Poor sleep for teens eating badly

Soft drink was one of the culprits.

Eating unhealthily and drinking too much soft drink has been linked with poor sleep among teens across the world, a study has found.

The University of Queensland’s School of Health and Rehabilitation Sciences researcher Associate Professor Asad Khan said the world first study examined unhealthy diets and stress-related sleep disturbances in students across 64 countries.

“Overall, 7.5 per cent of adolescents reported stress-related sleep disturbance, which was more common among females than males.

“Sleep disturbance increased with more frequent consumption of carbonated soft drinks, that often contain caffeine, and/or fast foods, that are traditionally energy-dense and nutrient-poor.

“Teens who drank more than three soft drinks per day had 55 per cent higher odds of reporting sleep disturbance than those who only drank one soft drink a day.

“Males who ate fast foods on more than four days per week had 55 per cent higher odds of reporting sleep disturbance than those who only ate fast food once a week, while the odds were 49 per cent higher in females.
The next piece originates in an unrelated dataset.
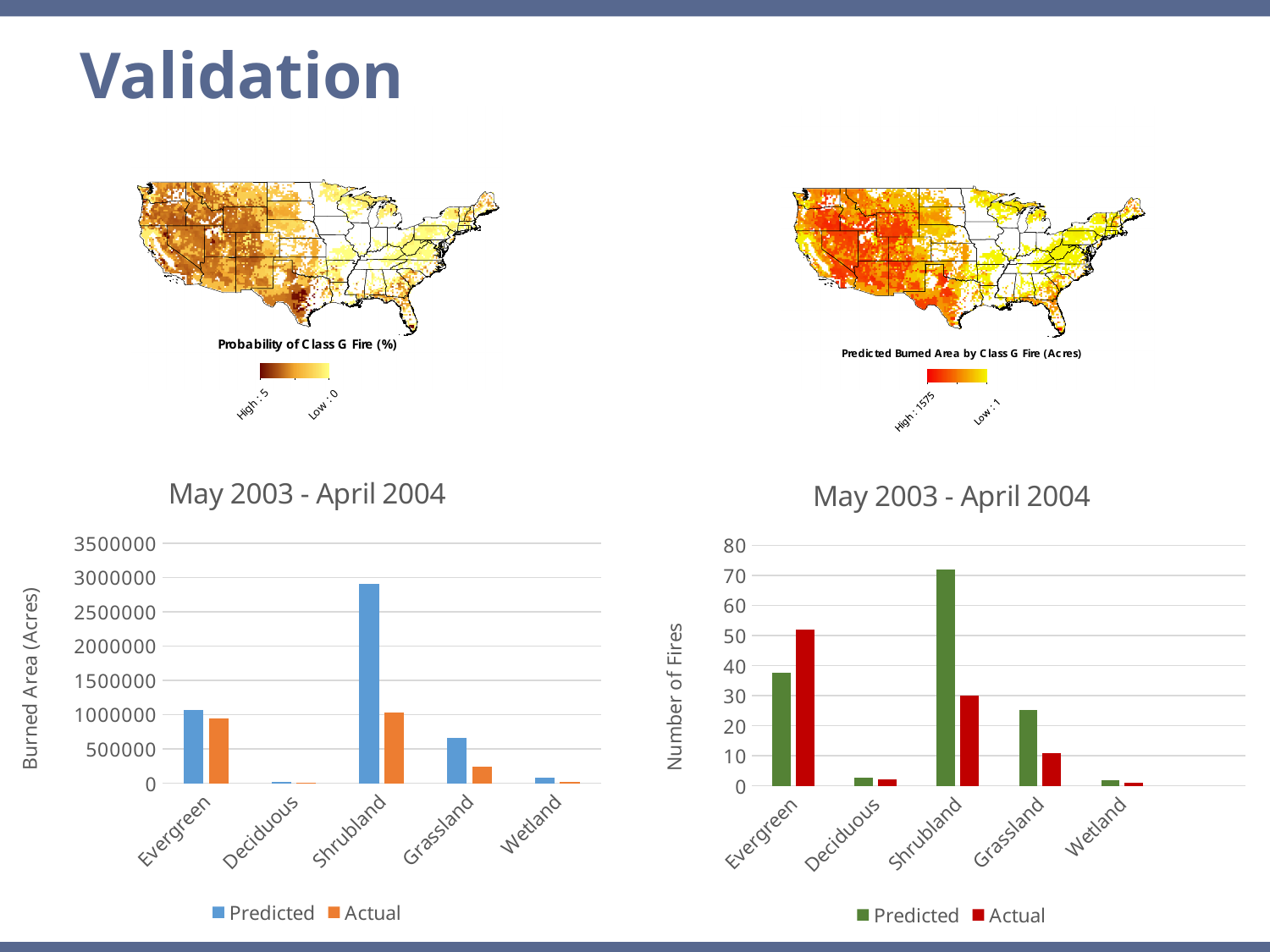
How many series does the legend of the left chart (Burned Area (Acres)) list? 2 In the left chart (Burned Area (Acres)), is the Predicted value for Shrubland greater or less than 2500000? greater What is the y-axis label of the right chart? Number of Fires In the left chart (Burned Area (Acres)), which category has the highest Predicted value? Shrubland How many categories are shown on the x axis of the left chart (Burned Area (Acres))? 5 In the right chart (Number of Fires), which category has the highest Predicted value? Shrubland In the left chart (Burned Area (Acres)), is the Actual value for Evergreen greater or less than 1000000? less In the right chart (Number of Fires), is the Actual value for Evergreen greater or less than 40? greater In the left chart (Burned Area (Acres)), which is larger for Shrubland, Predicted or Actual? Predicted In the right chart (Number of Fires), which is larger for Evergreen, Predicted or Actual? Actual What kind of chart is the left chart (Burned Area (Acres))? bar chart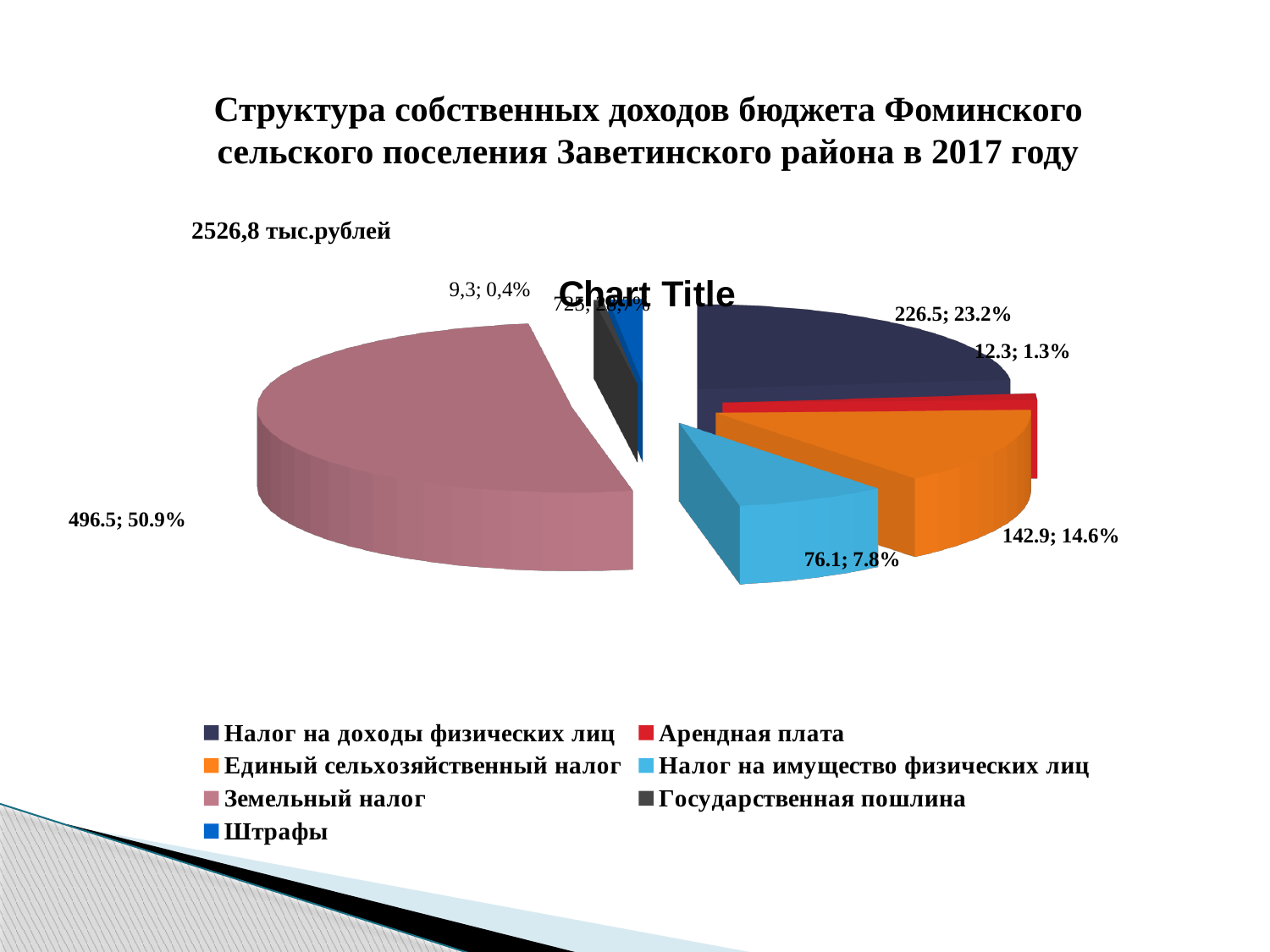
What is the difference between the values for Налог на доходы физических лиц and Единый сельхозяйственный налог? 83.6 Which category has the largest slice of the pie? Земельный налог What value and share are shown for Налог на имущество физических лиц? 76.1; 7.8% What kind of chart is shown on the slide? pie chart What value and share are shown for Земельный налог? 496.5; 50.9% What value and share are shown for Единый сельхозяйственный налог? 142.9; 14.6% What value and share are shown for Налог на доходы физических лиц? 226.5; 23.2% What share of the pie does Земельный налог take? 50.9% What value and share are shown for Арендная плата? 12.3; 1.3% Which is larger, Единый сельхозяйственный налог or Налог на имущество физических лиц? Единый сельхозяйственный налог How many entries does the legend of the pie chart list? 7 What total amount in thousand rubles is stated above the chart? 2526,8 тыс.рублей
“Frequent consumption of soft drinks more than three times a day, and fast foods more than four days per week, were significantly associated with sleep disturbance in all but low-income countries.”
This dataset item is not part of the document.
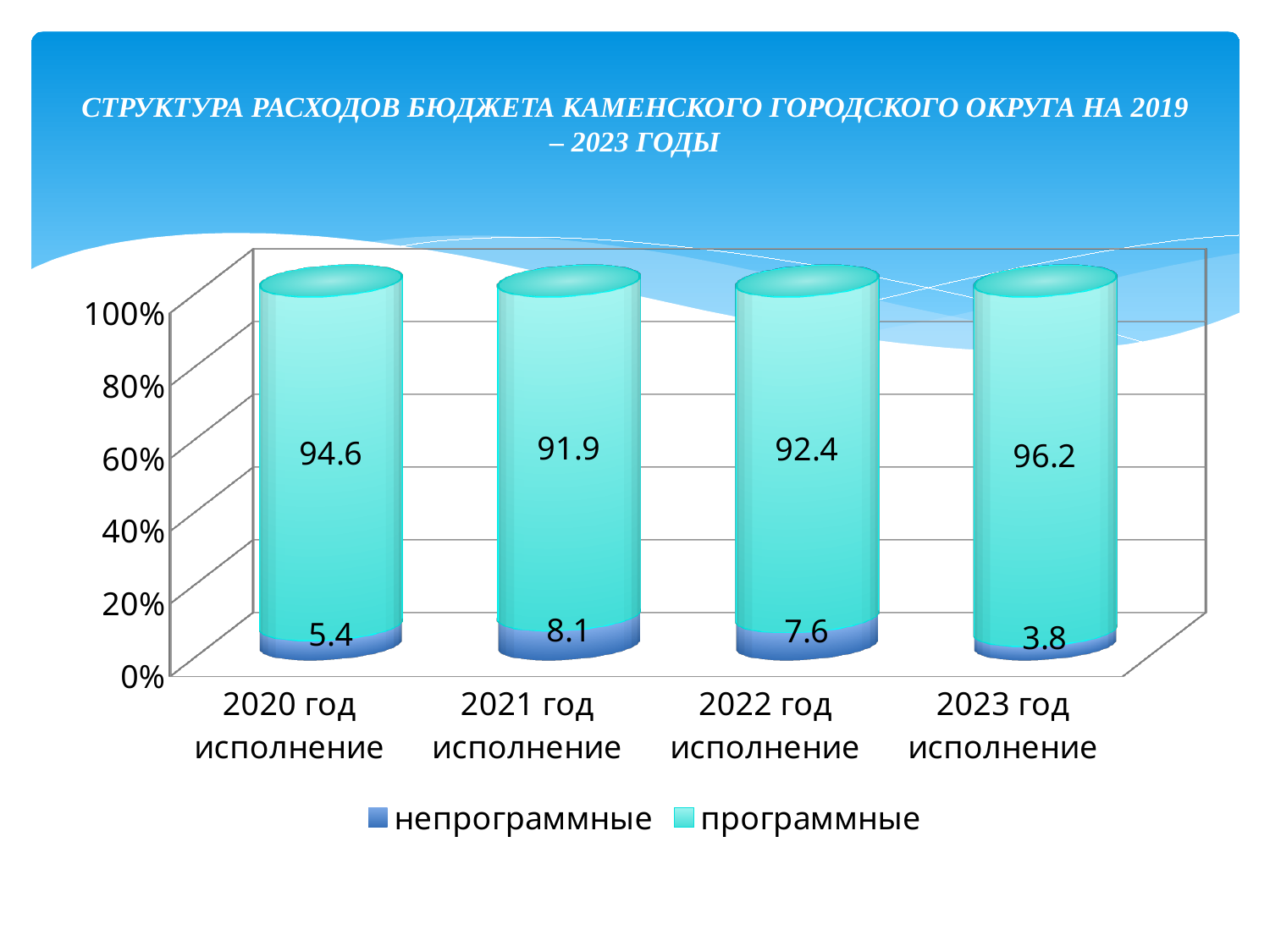
Which legend entry is shown in blue? непрограммные How many categories are shown on the x axis? 4 Which is larger: непрограммные in 2020 год исполнение or in 2023 год исполнение? 2020 год исполнение What is the value for непрограммные in 2021 год исполнение? 8.1 How many series does the legend list? 2 What is the difference between the программные values for 2023 год исполнение and 2020 год исполнение? 1.6 What kind of chart is shown on the slide? Stacked bar chart Which year has the highest value for непрограммные? 2021 год исполнение Which year has the lowest value for программные? 2021 год исполнение What is the value for программные in 2020 год исполнение? 94.6 What is the value for программные in 2023 год исполнение? 96.2 What is the value for непрограммные in 2022 год исполнение? 7.6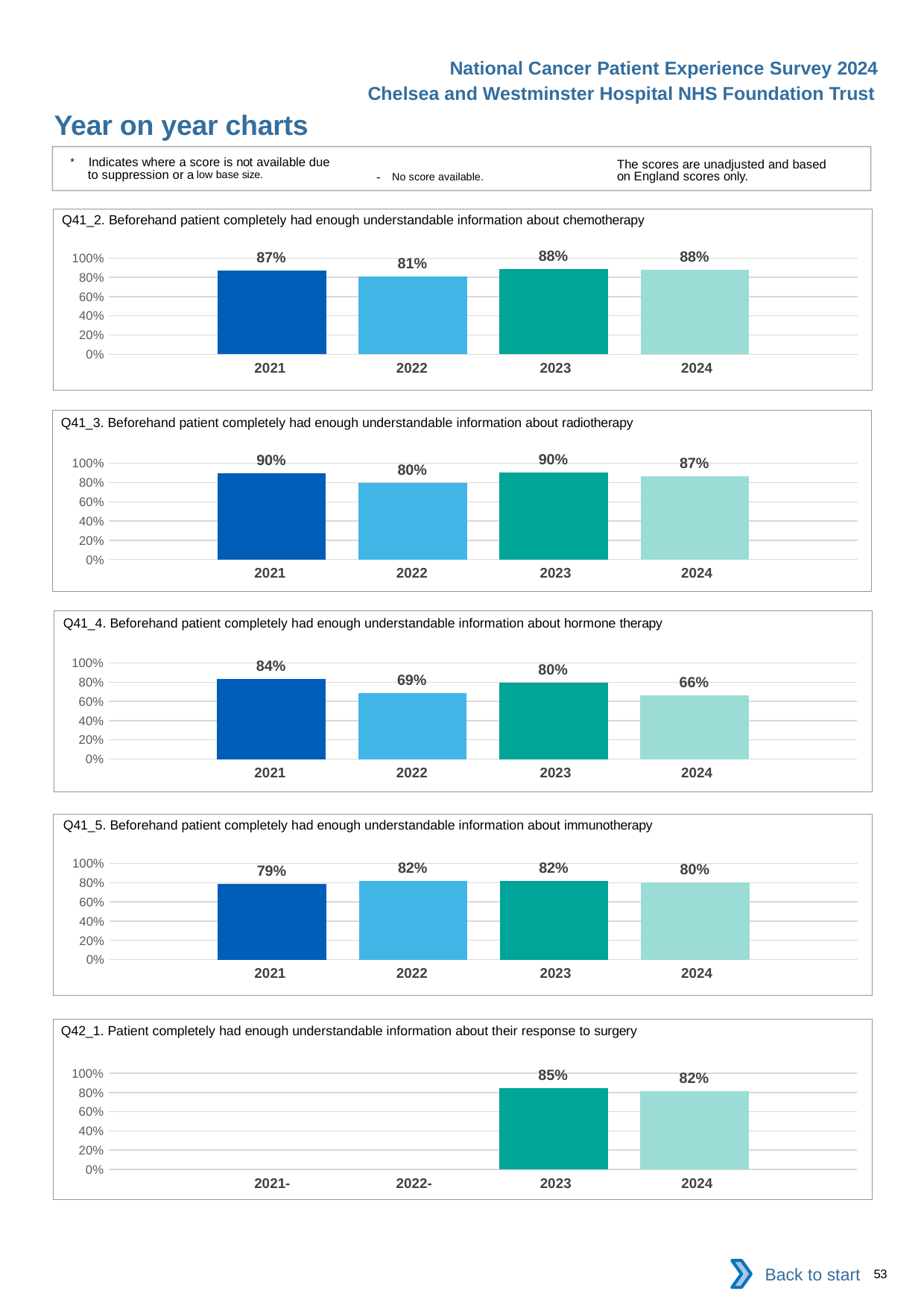
In the Q42_1 chart (response to surgery), which is larger, the 2023 value or the 2024 value? 2023 How many charts are shown on the slide? 5 In the Q41_3 chart (radiotherapy), what is the difference between the 2023 and 2024 values? 3% In the Q41_4 chart (hormone therapy), is the value for 2022 greater or less than 80%? less In the Q41_3 chart (radiotherapy), which year has the lowest value? 2022 In the Q42_1 chart (response to surgery), how many years have a bar plotted? 2 In the Q41_5 chart (immunotherapy), what is the value for 2021? 79% In the Q41_4 chart (hormone therapy), which year has the highest value? 2021 In the Q41_4 chart (hormone therapy), what is the difference between the 2021 and 2024 values? 18% What kind of chart is the Q41_3 chart (radiotherapy)? Bar chart In the Q41_2 chart (chemotherapy), what is the value for 2024? 88% In the Q41_2 chart (chemotherapy), what is the value for 2022? 81%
Dr Khan said the findings were concerning because of the adverse impacts on teens.

“As stress-related sleep disturbance was more common among girls than boys, girls should be a priority target group for associated interventions that could target stress management and sleep quality.

“Creating school environments to limit access to carbonated soft drinks and fast foods, and introducing a sugar tax to lessen the sales of soft drinks may be beneficial.”